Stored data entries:
•••

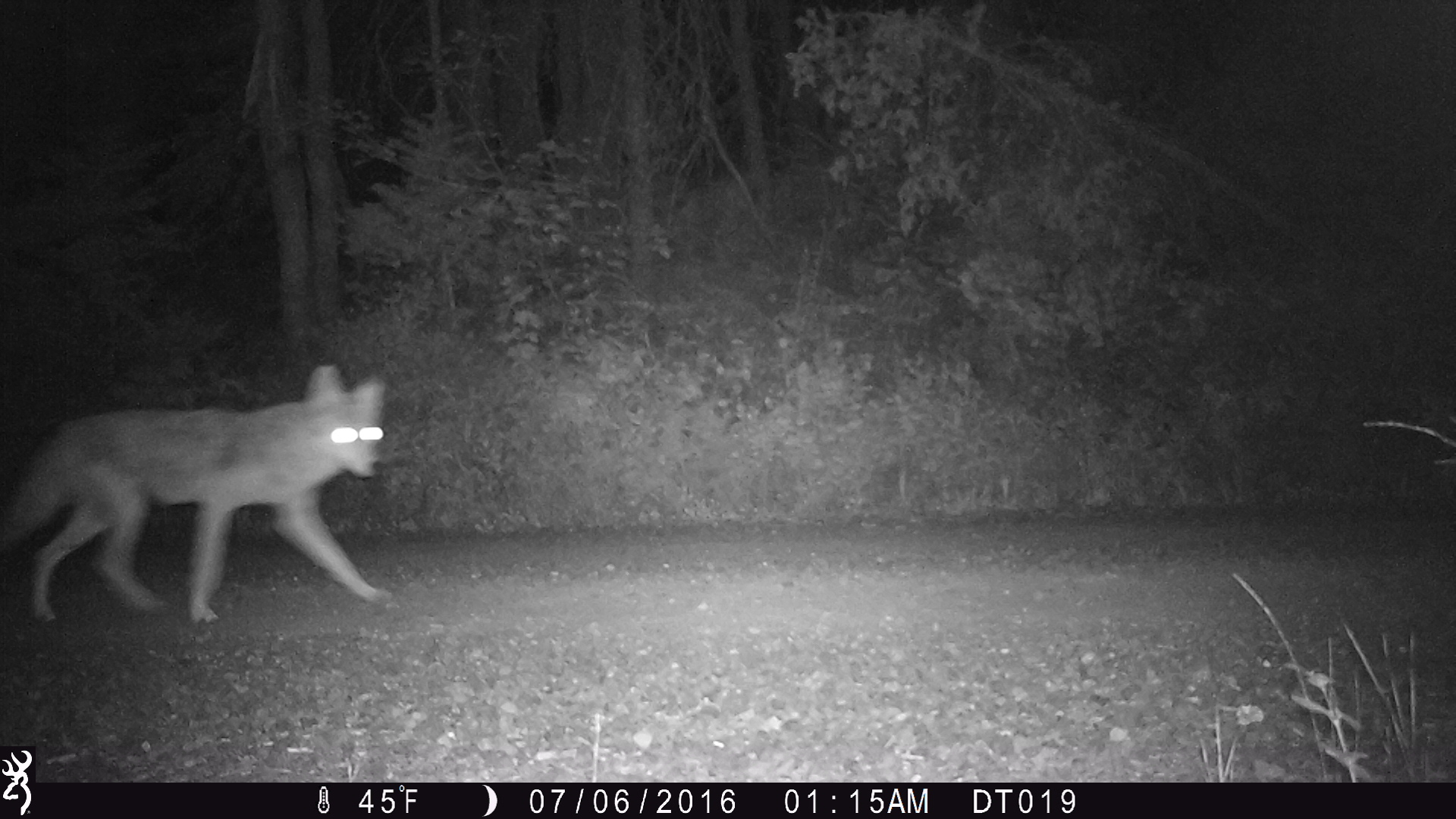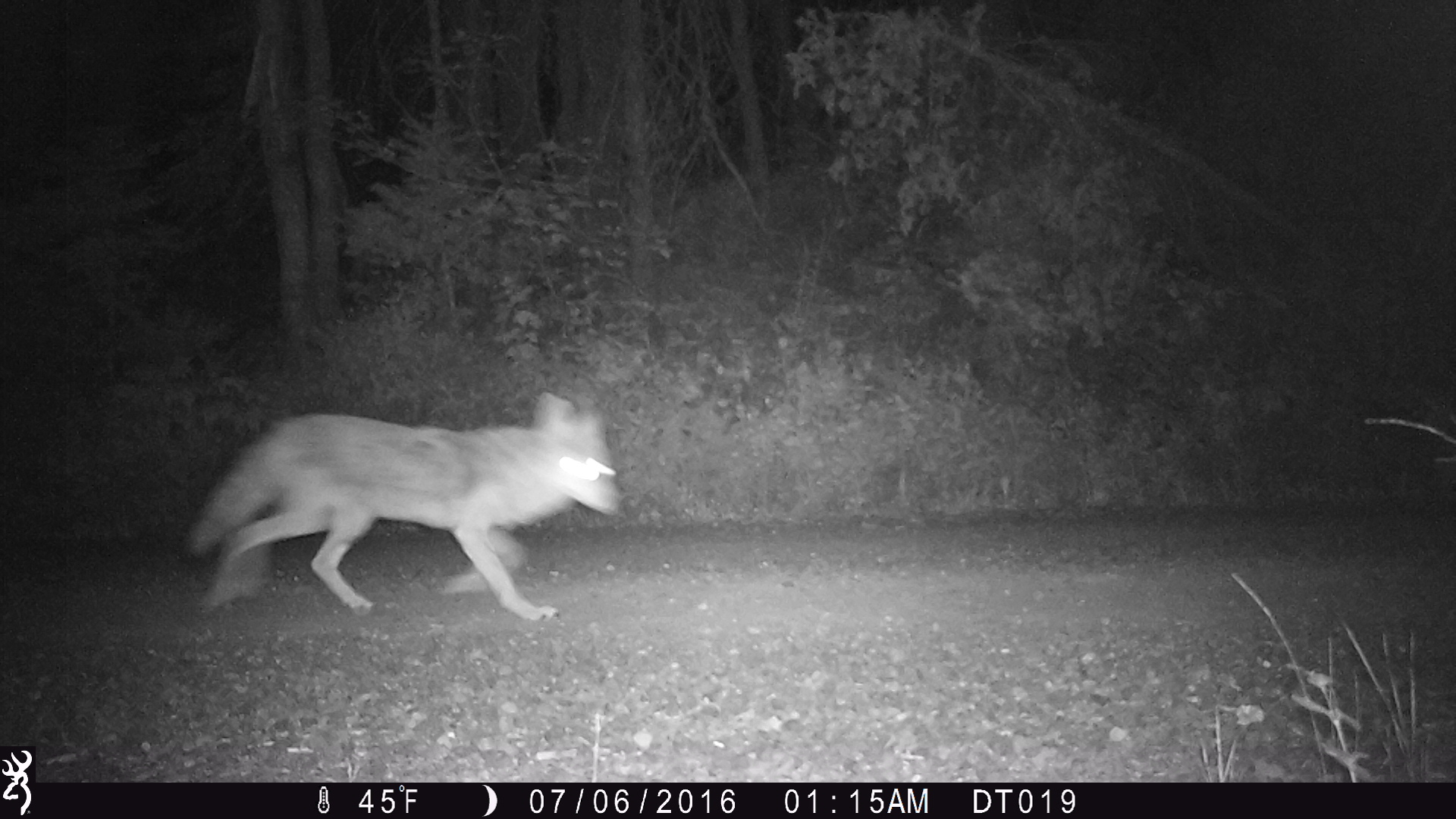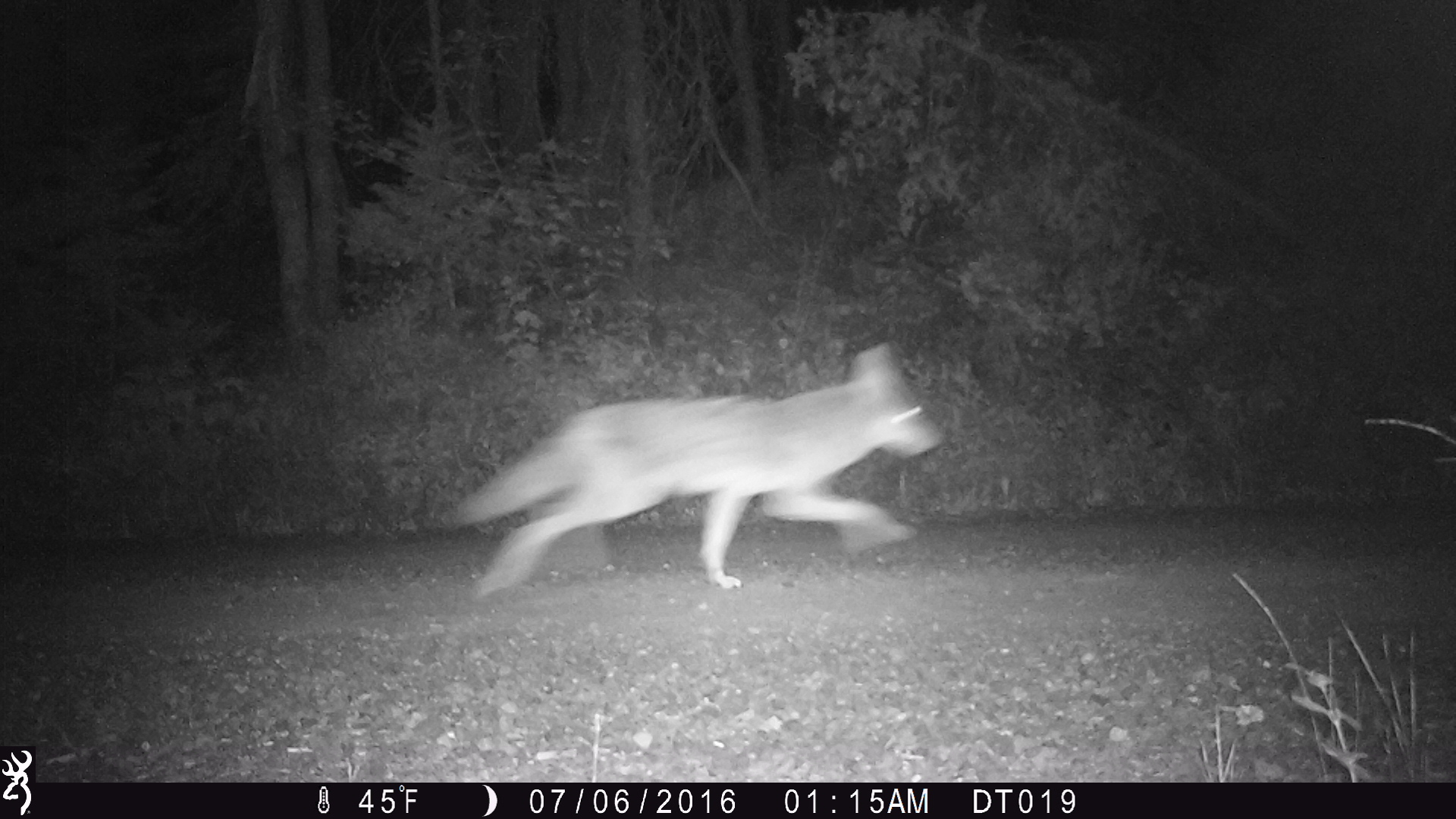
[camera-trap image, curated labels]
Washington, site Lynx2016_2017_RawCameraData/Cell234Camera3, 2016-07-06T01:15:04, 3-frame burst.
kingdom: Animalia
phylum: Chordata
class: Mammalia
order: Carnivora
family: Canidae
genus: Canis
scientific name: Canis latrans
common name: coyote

•••

**ACTIVITY**
The records above are to be set down exactly as written, with no images.

**RESPONSE TO THE EXERCISE**
[camera-trap image, curated labels]
Washington, site Lynx2016_2017_RawCameraData/Cell234Camera3, 2016-07-06T01:15:04, 3-frame burst.
kingdom: Animalia
phylum: Chordata
class: Mammalia
order: Carnivora
family: Canidae
genus: Canis
scientific name: Canis latrans
common name: coyote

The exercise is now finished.